Et maintenant? On se console chez les Républicains comme les Socialistes, en se disant que les législatives peuvent encore être gagnées. Grâce justement au scrutin majoritaire à deux tours, leur implantation forgée par des années passées dans leurs circonscriptions, souvent à grand renfort de clientélisme, devrait -espèrent-ils- leur garantir un nombre significatif de députés. Emmanuel Macron s’est dit favorable à la proportionnelle, mais n’entend pas l’imposer aux partis politiques, et de toutes façons n’aura pas le temps avant les prochaines législatives. Avec l’aide d’Edouard Philippe qui a déjà lancé une OPA sur les Républicains, et de ses appuis de gauche réunis dans deux partis réunissant d’anciens socialistes, le président espère sans doute, en cas de victoire au second tour, retrouver une majorité absolue comme en 2017. Mais même si c’était le cas, il ne ferait que s’inscrire dans la continuité d’un processus qui nourrit le vote extrémiste et donc la fracturation de la société française. Dans son intervention de dimanche soir il s’est dit «prêt à inventer quelque chose de nouveau pour rassembler les convictions et les sensibilités diverses afin de bâtir avec eux une action commune»…Faute d’instaurer au plus tôt la proportionnelle -qui imposerait effectivement de rassembler les convictions et sensibilités diverses- il lui faudra effectivement beaucoup d’inventivité pour revitaliser notre vie démocratique.

Fake politique…

Quelle fin de campagne! Première en France de “l’ère de la post-vérité”. Les Etats-Unis, d’où nous vient le concept, avaient déjà connu ça en 2016 avec l’élection de Donald Trump et l’accumulation de fake-news et mensonges de propagande du personnage, tandis que les anglais avaient droit à leur lot de tromperies avec la campagne pour le Brexit. Le dictionnaire britannique Oxford en avait fait le mot de l’année 2016 avec la définition suivante: « circonstances dans lesquelles les faits objectifs ont moins d’influence pour modeler l’opinion publique que les appels à l’émotion et aux opinions personnelles. »
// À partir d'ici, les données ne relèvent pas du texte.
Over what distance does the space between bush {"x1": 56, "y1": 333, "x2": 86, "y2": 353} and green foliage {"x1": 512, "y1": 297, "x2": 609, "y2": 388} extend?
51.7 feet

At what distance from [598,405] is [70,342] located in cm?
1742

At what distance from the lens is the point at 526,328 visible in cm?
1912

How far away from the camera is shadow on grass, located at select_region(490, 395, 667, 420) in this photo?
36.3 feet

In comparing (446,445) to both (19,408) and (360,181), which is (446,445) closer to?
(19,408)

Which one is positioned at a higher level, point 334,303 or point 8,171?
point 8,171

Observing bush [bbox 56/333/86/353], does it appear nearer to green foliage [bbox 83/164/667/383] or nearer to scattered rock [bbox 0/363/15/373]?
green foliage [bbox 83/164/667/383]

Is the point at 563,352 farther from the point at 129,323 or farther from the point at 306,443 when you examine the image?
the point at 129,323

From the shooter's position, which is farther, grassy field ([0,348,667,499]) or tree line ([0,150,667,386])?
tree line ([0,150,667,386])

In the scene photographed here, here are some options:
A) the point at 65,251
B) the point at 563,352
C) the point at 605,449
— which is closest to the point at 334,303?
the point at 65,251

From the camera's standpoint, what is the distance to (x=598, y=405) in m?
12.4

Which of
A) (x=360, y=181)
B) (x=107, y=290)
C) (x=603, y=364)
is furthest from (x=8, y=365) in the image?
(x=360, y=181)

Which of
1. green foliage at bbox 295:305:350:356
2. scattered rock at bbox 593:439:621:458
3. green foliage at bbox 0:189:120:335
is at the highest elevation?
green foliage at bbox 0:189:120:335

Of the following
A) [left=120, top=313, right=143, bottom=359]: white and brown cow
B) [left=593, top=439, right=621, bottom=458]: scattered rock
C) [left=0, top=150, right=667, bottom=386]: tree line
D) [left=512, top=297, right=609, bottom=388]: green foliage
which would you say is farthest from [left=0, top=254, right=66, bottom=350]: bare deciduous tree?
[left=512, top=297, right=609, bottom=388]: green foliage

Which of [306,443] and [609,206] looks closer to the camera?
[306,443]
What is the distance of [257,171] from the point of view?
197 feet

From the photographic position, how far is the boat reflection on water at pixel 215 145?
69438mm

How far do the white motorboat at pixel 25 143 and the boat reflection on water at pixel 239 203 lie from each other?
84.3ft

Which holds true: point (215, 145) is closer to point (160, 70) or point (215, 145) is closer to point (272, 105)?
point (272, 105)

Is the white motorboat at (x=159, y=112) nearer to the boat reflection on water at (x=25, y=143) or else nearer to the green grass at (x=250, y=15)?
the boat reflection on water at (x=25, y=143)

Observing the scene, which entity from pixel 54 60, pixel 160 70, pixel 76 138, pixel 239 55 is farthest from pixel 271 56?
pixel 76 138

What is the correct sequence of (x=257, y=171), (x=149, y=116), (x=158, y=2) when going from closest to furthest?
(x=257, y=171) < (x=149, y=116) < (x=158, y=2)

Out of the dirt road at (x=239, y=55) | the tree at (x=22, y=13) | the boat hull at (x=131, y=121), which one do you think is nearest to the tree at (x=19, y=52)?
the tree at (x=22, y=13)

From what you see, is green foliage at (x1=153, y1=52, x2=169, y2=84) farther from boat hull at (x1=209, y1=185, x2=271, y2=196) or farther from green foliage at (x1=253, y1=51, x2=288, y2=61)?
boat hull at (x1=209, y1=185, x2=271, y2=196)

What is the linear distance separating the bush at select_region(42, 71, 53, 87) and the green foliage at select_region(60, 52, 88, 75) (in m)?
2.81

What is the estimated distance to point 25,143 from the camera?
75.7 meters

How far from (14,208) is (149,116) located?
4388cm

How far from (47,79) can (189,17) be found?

Nous y sommes. La définition s’applique parfaitement à la campagne que nous finissons de vivre: pas ou peu de polémiques sur les faits objectifs, c’est à dire les projets que sont supposés incarner les douze candidats. Non pour dire qu’ils n’ont pas de projets, mais plutôt qu’ils ne se sont pas réellement battus pour les défendre. L’exemple parfait en est la campagne ratée de Valérie Pécresse. De meetings en interviews, elle a axé toute sa communication sur -ou plutôt contre- celui dont elle affirmait qu’elle était “la seule à pouvoir le battre”, qui lui avait “pillé son programme”, qui “refusait le débat avec elle par lâcheté”, le président sortant. Même chose ou presque pour Jean-Luc Mélenchon qui a passé toute son énergie ces derniers jours à dénoncer la soi-disant volonté du même Emmanuel Macron de mettre les enfants de douze ans en apprentissage -projet démenti par l’intéressé et qui ne figure pas dans son programme, donc fausse nouvelle- puis à se féliciter de l’avoir fait changer d’avis sur le sujet… Et que dire d’Eric Zemmour dont le discours électoral n’est fait que d’affirmations fausses, de promesses irréalisables, et d’appel permanent aux pires émotions, au plus bas travers… le rejet de l’autre, la haine de l’étranger et de tout ce qui n’entre pas dans le moule sécurisant d’une idée de la France soi-disant éternelle qui n’a jamais existé.

Mais il faut reconnaître que les candidats s’appuient sur un terrain labouré depuis 5 ans. Peu à peu, d’abord via les réseaux sociaux, puis les chaines de télévision “d’information” en continu, puis enfin l’ensemble des médias, se sont installés dans la dictature de l’émotion, le règne de l’opinion. Les faits objectifs n’ont pas disparu mais ont été ramenés au rang de support du commentaire, de l’opinion. Ce n’est pas l’objectivité des faits qui intéresse les plateaux télé, mais beaucoup plus le “ressenti”. Ressenti pour ou contre la vaccination, plutôt que suivis de pharmaco-vigilance, ressenti sur l’évolution du pouvoir d’achat plutôt que chiffres de l’Insee, opinions sur l’évolution du chomage et la multiplication des emplois précaires, plutôt que rapports de l’ANPE, ressenti sur les mesures d’aides dans la période du “quoi qu’il en coûte” du gouvernement plutôt qu’études statistiques. Et de fait on entretient tous les travers complotistes du public, puisqu’il traduisent de l’émotion ressentie, et des opinions personnelles mais partagées. On l’a vu pendant la crise des gilets jaunes, mais aussi avec la pandémie, et dans la préparation de l’élection présidentielle.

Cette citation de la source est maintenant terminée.